Мечты старости я сразу отбросил. Ну что, кроме пенсии, может хотеть старик, которому осталось всего ничего? Разве что здоровья деткам и внучке, да самому доскрипеть, чтобы увидеть, чем кончится с Украиной. А в материальном плане уже ничего не хочется. Ну, может очки посильнее, или поставить пару зубов. А хотя зачем? Нет, старость можно отбросить.

В молодые годы хотелось многого: гнездышка с евроремонтом, куда можно водить девушек и женщин. Автомобиль, вишневую «девятку», чтобы на нем их катать. Джинсы, «врангеля», нужные для представительства и служащие тем, чем для токующего тетерева служат алые брови и пышная грудь. Вообще-то я считаю, что модно одеваться мужчине стоит только до тех пор, пока кожаными штанами он подманивает самок. А потом уже можно не стараться. Один мой друг по фамилии Лях, который чем ближе к смерти, тем становится моднее, опровергает меня и говорит: «Это надо, чтобы себя уважать!». Ну, не знаю, с чего бы я начал уважать себя в сэконд-хендовском прет-а-порте. Вон Маяковский ходил в желтой кофте и ничего. Кстати, желтая кофта имеет свою давнюю историю. Такой почетной кофточкой китайский император премировал мандаринов за хорошую работу. А если не оправдывали доверия, присылал им шелковый шнурок, чтобы сами удавились. И что вы думаете – давились! Плакали, а давились. Вот что творилось в Китае еще до Мао Цзэдуна. А тут Маяковский. Смешно. Футурист, что с него возьмешь. А Есенин был имажинист. А Хармс – вообще не выговоришь.

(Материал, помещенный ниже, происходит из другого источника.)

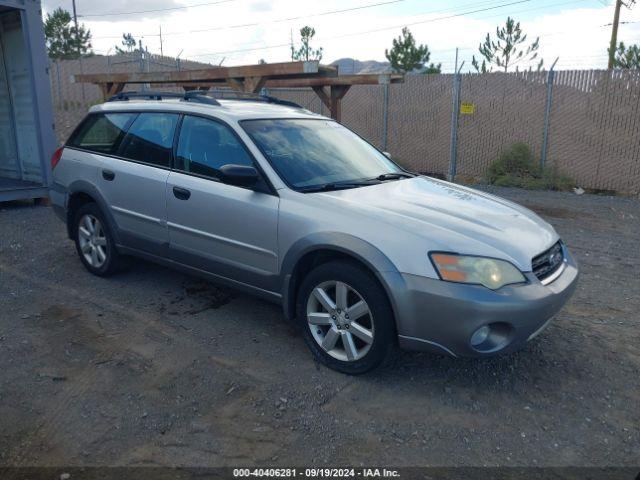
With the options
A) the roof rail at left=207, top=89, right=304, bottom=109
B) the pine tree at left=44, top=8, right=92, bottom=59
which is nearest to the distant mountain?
the roof rail at left=207, top=89, right=304, bottom=109

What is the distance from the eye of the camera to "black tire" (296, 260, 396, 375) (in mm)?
3303

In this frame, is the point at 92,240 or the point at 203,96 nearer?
the point at 203,96

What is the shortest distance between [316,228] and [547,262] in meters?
1.51

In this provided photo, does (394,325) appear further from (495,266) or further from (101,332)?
(101,332)

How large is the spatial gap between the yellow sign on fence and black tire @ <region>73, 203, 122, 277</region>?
982cm

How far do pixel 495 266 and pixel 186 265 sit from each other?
2489 mm

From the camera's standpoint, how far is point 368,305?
11.0 feet

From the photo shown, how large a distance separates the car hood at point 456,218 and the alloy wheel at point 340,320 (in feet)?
1.78

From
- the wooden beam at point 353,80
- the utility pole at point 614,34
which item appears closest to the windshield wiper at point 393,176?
the wooden beam at point 353,80

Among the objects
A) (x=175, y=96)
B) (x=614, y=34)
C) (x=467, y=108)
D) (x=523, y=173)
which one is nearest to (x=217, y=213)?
(x=175, y=96)

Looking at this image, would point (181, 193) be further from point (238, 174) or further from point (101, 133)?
point (101, 133)

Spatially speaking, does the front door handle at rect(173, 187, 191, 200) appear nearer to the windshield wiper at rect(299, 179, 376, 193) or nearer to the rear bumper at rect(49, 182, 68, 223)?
the windshield wiper at rect(299, 179, 376, 193)

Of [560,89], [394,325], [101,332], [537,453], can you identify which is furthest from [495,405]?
[560,89]

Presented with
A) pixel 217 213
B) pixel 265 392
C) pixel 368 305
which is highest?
pixel 217 213
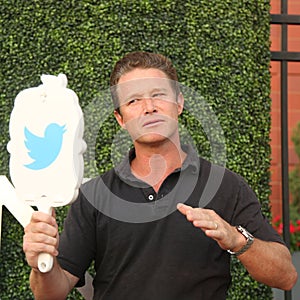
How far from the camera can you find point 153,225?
1905 mm

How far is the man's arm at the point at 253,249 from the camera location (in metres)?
1.59

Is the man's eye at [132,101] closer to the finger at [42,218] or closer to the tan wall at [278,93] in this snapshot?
the finger at [42,218]

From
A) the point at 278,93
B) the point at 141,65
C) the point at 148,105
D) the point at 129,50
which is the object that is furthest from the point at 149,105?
the point at 278,93

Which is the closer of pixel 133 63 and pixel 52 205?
pixel 52 205

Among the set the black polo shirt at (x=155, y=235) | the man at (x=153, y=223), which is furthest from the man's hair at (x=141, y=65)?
the black polo shirt at (x=155, y=235)

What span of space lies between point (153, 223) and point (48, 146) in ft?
1.31

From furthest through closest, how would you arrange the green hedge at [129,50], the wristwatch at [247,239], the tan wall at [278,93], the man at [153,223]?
the tan wall at [278,93] → the green hedge at [129,50] → the man at [153,223] → the wristwatch at [247,239]

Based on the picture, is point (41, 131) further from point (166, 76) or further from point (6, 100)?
point (6, 100)

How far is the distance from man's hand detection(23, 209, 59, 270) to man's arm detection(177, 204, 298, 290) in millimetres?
306

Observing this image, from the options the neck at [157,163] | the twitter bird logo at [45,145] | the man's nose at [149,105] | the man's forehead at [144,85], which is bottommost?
the twitter bird logo at [45,145]

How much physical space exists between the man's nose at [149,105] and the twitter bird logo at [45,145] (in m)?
0.29

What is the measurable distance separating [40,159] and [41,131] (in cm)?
7

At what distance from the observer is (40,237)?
63.4 inches

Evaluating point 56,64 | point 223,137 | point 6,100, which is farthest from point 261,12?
point 6,100
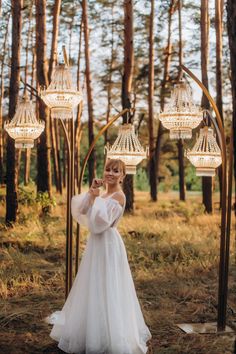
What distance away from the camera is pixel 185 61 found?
75.3 feet

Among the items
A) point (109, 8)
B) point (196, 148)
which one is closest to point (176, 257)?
point (196, 148)

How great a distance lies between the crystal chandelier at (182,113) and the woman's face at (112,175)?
1.76 m

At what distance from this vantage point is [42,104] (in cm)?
1462

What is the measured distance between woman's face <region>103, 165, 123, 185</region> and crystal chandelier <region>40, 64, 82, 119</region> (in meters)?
1.36

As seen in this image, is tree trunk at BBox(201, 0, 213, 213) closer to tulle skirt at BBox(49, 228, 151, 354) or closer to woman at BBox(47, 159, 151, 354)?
woman at BBox(47, 159, 151, 354)

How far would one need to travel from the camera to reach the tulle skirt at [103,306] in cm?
509

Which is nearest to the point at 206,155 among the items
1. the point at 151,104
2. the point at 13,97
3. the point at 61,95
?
the point at 61,95

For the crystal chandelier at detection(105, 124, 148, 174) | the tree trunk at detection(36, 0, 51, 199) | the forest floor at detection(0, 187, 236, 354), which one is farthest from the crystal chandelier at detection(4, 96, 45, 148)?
the tree trunk at detection(36, 0, 51, 199)

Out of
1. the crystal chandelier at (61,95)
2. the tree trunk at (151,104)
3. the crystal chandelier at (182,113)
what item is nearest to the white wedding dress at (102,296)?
the crystal chandelier at (61,95)

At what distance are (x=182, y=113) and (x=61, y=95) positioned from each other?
1.58m

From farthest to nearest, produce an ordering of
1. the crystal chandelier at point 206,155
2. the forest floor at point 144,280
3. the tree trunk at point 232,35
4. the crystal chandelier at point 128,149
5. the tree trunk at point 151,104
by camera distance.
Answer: the tree trunk at point 151,104 → the crystal chandelier at point 128,149 → the crystal chandelier at point 206,155 → the forest floor at point 144,280 → the tree trunk at point 232,35

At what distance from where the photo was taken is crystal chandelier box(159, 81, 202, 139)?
683cm

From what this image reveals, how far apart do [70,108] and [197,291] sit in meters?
3.35

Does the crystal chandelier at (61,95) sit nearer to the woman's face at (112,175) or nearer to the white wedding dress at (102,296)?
the woman's face at (112,175)
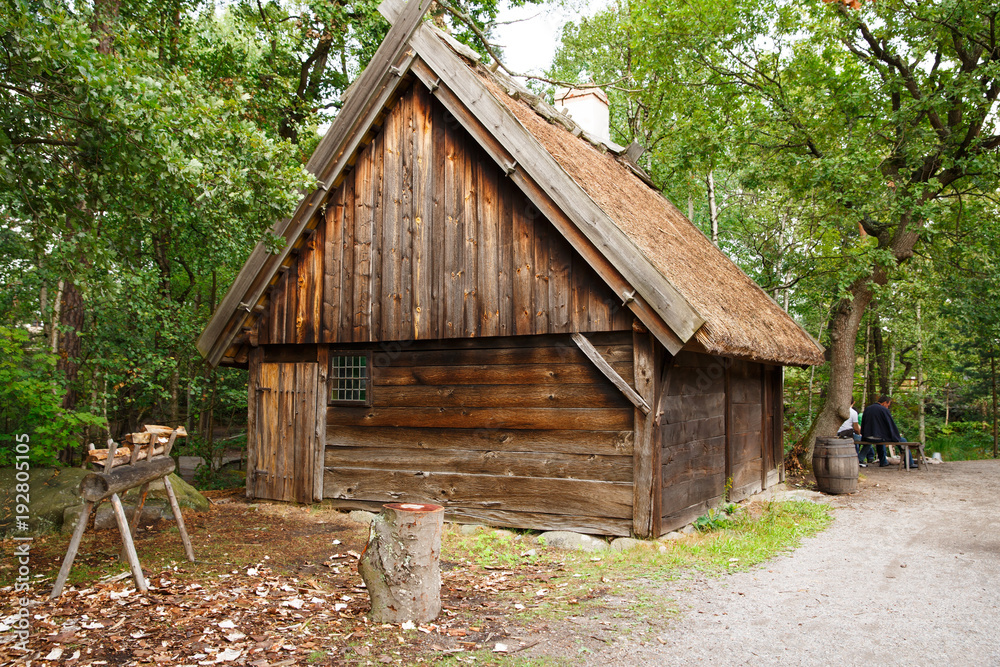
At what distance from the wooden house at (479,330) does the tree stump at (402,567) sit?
10.6 ft

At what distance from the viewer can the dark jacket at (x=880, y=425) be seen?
14.5 m

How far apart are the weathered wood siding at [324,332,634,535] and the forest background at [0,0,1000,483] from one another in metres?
2.79

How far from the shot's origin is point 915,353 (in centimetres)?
2083

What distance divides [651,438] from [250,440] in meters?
6.16

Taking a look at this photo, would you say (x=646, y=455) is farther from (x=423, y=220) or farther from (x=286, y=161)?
(x=286, y=161)

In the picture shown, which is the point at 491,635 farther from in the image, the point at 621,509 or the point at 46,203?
the point at 46,203

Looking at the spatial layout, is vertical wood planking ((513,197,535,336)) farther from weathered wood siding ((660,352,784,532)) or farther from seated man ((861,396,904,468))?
seated man ((861,396,904,468))

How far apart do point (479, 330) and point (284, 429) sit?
3672 millimetres

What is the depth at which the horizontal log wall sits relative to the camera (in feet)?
26.0

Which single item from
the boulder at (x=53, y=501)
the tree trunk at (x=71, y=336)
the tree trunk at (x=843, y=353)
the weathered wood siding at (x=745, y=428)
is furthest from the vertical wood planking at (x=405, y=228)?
the tree trunk at (x=843, y=353)

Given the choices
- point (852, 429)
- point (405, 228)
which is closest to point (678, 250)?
point (405, 228)

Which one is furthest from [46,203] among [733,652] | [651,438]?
[733,652]

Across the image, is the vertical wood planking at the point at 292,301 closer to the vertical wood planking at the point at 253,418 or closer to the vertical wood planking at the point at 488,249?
the vertical wood planking at the point at 253,418

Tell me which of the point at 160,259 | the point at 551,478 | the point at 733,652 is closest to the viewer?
the point at 733,652
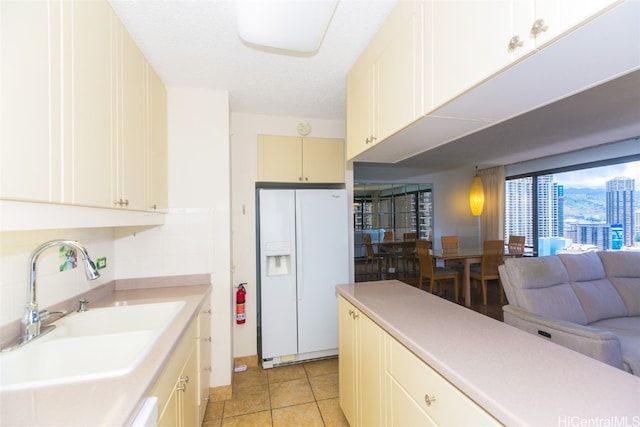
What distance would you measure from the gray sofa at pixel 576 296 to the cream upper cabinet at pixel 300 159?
5.94 ft

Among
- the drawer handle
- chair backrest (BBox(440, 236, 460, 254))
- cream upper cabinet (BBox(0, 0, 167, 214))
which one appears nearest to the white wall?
cream upper cabinet (BBox(0, 0, 167, 214))

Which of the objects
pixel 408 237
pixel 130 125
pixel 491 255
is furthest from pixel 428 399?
pixel 408 237

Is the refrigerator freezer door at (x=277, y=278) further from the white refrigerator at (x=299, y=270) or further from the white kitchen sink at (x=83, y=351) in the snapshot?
the white kitchen sink at (x=83, y=351)

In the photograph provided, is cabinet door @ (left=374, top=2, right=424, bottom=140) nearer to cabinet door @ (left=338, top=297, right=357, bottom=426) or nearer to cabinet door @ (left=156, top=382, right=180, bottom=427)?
cabinet door @ (left=338, top=297, right=357, bottom=426)

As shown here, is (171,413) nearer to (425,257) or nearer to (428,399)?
(428,399)

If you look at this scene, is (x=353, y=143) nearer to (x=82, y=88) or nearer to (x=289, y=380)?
(x=82, y=88)

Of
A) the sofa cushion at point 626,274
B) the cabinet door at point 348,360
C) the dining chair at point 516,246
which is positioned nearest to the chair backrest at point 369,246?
the dining chair at point 516,246

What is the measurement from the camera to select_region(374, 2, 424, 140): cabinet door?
1139mm

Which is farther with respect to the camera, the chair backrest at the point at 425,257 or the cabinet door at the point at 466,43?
the chair backrest at the point at 425,257

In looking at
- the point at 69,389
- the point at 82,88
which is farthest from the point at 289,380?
the point at 82,88

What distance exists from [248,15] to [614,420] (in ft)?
5.88

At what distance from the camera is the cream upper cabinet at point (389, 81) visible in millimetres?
1152

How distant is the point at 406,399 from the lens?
107 centimetres

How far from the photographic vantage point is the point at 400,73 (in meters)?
1.26
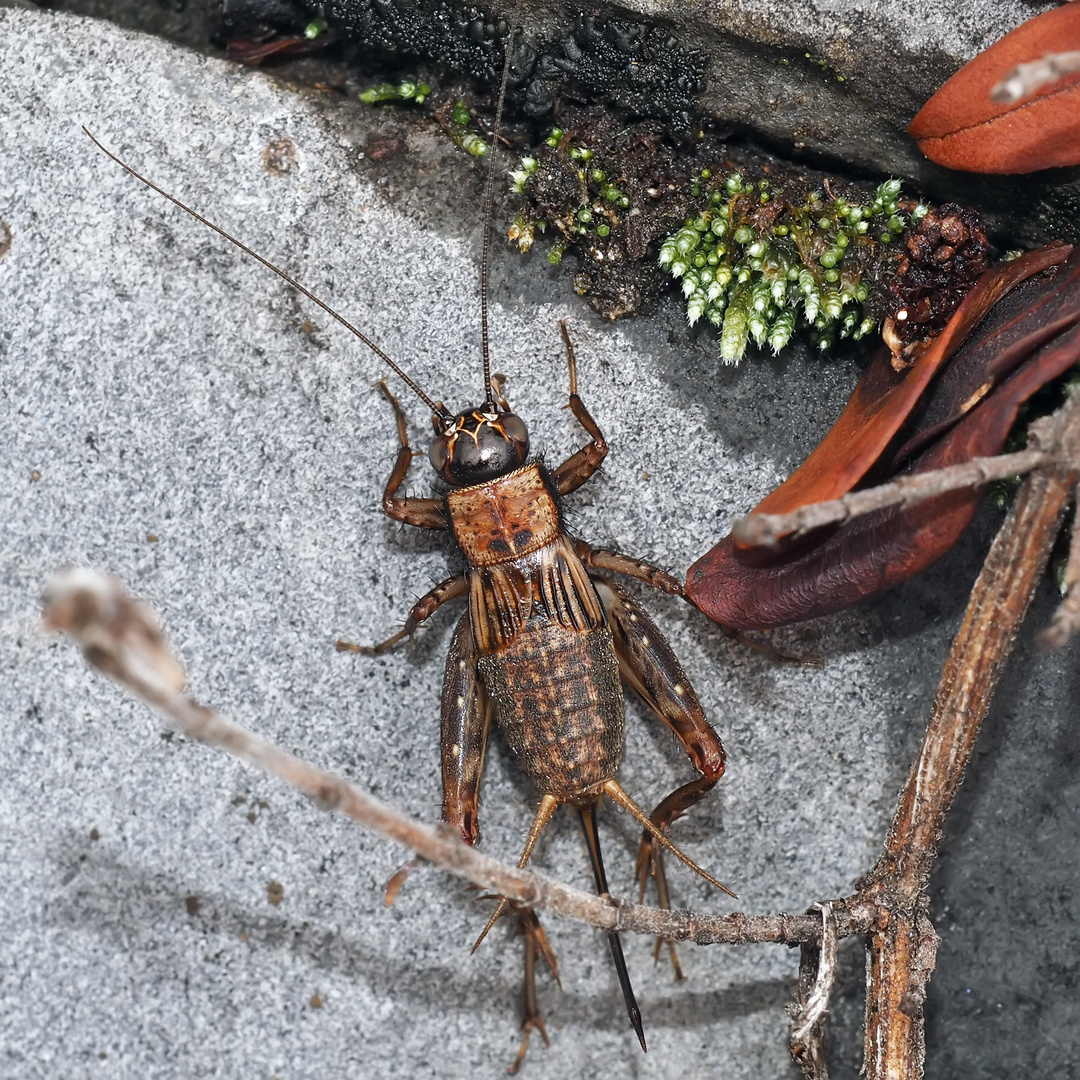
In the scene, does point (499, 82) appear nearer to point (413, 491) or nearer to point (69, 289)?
point (413, 491)

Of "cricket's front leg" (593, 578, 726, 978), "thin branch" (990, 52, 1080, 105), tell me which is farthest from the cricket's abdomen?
"thin branch" (990, 52, 1080, 105)

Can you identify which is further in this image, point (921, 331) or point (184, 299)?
point (184, 299)

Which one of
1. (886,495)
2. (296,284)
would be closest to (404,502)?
(296,284)

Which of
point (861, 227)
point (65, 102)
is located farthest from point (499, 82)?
point (65, 102)

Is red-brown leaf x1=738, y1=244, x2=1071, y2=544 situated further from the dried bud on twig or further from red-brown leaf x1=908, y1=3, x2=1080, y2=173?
the dried bud on twig

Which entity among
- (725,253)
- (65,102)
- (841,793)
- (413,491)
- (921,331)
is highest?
(65,102)

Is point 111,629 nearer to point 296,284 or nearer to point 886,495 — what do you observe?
point 886,495
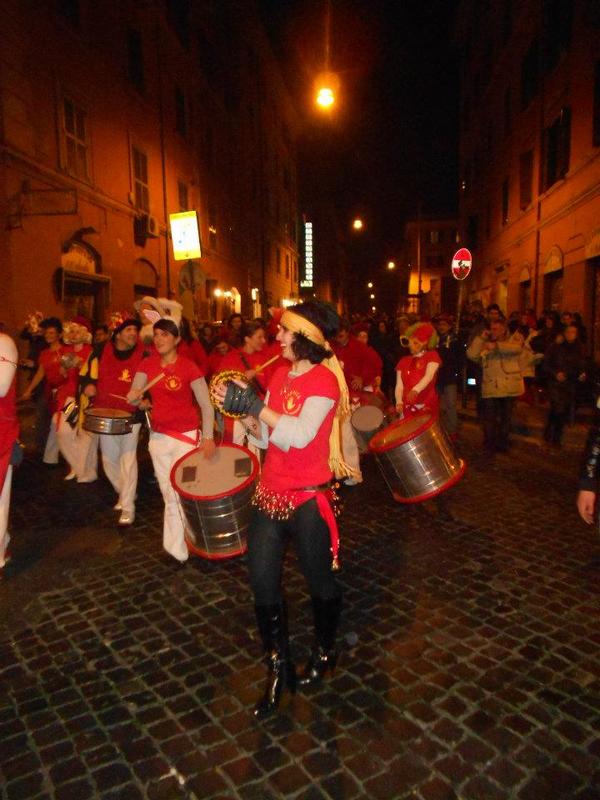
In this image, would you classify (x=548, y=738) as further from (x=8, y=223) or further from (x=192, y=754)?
(x=8, y=223)

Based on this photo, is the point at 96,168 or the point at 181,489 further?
the point at 96,168

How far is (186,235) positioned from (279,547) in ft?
42.0

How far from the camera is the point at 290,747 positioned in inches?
111

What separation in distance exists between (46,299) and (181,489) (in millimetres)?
10094

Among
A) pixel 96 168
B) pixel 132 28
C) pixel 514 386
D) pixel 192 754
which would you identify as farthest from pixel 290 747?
pixel 132 28

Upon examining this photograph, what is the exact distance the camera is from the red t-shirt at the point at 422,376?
20.9 ft

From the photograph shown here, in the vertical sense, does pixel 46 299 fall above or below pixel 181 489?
above

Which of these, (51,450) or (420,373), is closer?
(420,373)

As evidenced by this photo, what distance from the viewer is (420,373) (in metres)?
6.39

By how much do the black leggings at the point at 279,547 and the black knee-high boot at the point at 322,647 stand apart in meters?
0.28

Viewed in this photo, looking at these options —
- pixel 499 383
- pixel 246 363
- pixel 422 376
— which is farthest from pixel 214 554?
pixel 499 383

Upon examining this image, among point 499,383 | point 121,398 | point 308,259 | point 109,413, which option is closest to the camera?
point 109,413

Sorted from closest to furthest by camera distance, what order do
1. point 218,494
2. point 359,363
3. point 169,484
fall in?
point 218,494
point 169,484
point 359,363

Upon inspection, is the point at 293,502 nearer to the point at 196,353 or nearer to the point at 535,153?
the point at 196,353
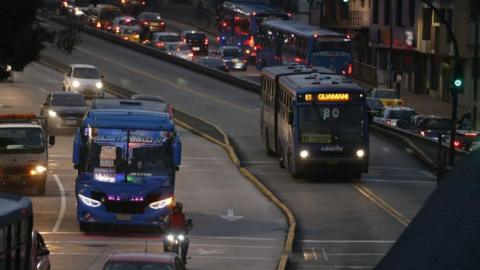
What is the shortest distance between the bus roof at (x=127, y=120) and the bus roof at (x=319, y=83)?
1202 centimetres

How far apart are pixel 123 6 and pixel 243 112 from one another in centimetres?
6938

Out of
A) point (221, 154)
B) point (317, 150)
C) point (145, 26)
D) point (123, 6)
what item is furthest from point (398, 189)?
point (123, 6)

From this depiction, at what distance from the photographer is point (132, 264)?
17.0m

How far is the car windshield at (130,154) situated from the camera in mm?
28203

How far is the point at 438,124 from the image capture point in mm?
54531

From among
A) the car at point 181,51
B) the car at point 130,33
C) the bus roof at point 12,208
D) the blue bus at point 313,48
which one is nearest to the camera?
the bus roof at point 12,208

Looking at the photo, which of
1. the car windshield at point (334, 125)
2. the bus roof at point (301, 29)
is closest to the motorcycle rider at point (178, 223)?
the car windshield at point (334, 125)

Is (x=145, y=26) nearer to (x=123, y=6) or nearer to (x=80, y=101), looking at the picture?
(x=123, y=6)

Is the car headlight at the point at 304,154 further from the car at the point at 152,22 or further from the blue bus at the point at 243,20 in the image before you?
the car at the point at 152,22

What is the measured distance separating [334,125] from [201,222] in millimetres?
10240

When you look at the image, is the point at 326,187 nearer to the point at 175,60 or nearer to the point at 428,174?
the point at 428,174

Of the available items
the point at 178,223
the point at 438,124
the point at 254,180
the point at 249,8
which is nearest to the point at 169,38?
the point at 249,8

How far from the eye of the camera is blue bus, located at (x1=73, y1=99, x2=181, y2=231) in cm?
2800

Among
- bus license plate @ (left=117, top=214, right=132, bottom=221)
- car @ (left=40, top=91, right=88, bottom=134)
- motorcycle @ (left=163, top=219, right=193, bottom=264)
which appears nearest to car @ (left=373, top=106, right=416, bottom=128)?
car @ (left=40, top=91, right=88, bottom=134)
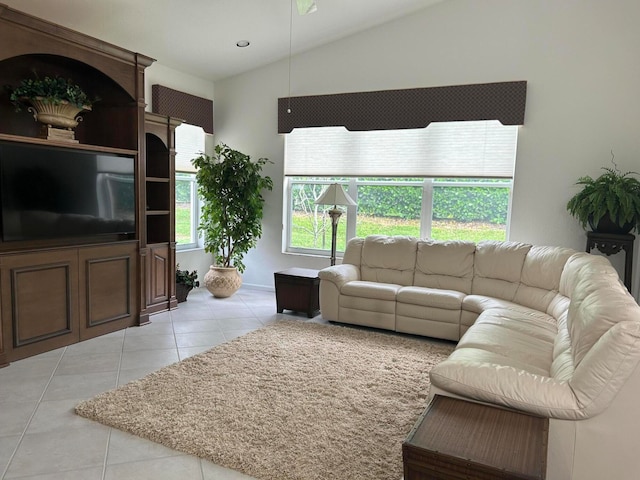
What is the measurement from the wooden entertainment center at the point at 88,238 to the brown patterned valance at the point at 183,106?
575 millimetres

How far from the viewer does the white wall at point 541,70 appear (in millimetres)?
4285

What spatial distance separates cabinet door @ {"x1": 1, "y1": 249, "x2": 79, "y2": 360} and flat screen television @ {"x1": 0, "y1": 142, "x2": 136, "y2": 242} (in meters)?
0.21

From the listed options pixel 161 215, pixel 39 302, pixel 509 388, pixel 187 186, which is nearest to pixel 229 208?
pixel 161 215

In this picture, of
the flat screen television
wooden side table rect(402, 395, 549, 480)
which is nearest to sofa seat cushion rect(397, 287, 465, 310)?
wooden side table rect(402, 395, 549, 480)

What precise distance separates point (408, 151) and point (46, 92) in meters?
3.59

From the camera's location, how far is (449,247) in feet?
15.1

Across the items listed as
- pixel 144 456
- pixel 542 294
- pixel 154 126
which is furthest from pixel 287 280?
pixel 144 456

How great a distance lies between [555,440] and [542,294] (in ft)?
7.83

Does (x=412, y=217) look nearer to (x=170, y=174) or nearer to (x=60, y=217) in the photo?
(x=170, y=174)

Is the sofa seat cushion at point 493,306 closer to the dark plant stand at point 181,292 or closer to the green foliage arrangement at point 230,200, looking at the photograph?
the green foliage arrangement at point 230,200

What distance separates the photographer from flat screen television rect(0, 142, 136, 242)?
3.39 metres

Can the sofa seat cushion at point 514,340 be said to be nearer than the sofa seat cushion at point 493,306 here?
Yes

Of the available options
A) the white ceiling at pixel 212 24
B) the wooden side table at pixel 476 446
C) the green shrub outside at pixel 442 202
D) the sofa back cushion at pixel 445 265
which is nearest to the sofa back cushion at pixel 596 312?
the wooden side table at pixel 476 446

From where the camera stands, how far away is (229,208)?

Тут очередь подвинулась и я вместе с нею.

Да. И вот, желая в молодости многого, я и близко не испытывал тех острых ощущений, тех бурных желаний, как в более детском возрасте 6-8 лет.

Я это говорю, потому что прекрасно помню те волшебные предметы, те чудесные вещи, я бы даже сказал, артефакты, так же ясно, как, скажем, имя жены – Алена. То есть Наталья.

Так-то у меня с памятью плохо. Но соображаю хорошо, хотя и не всегда. Жена, выражая это более решительно, говорит, что у меня как не было, так и не будет мозгов, но мне кажется, она перегибает палку.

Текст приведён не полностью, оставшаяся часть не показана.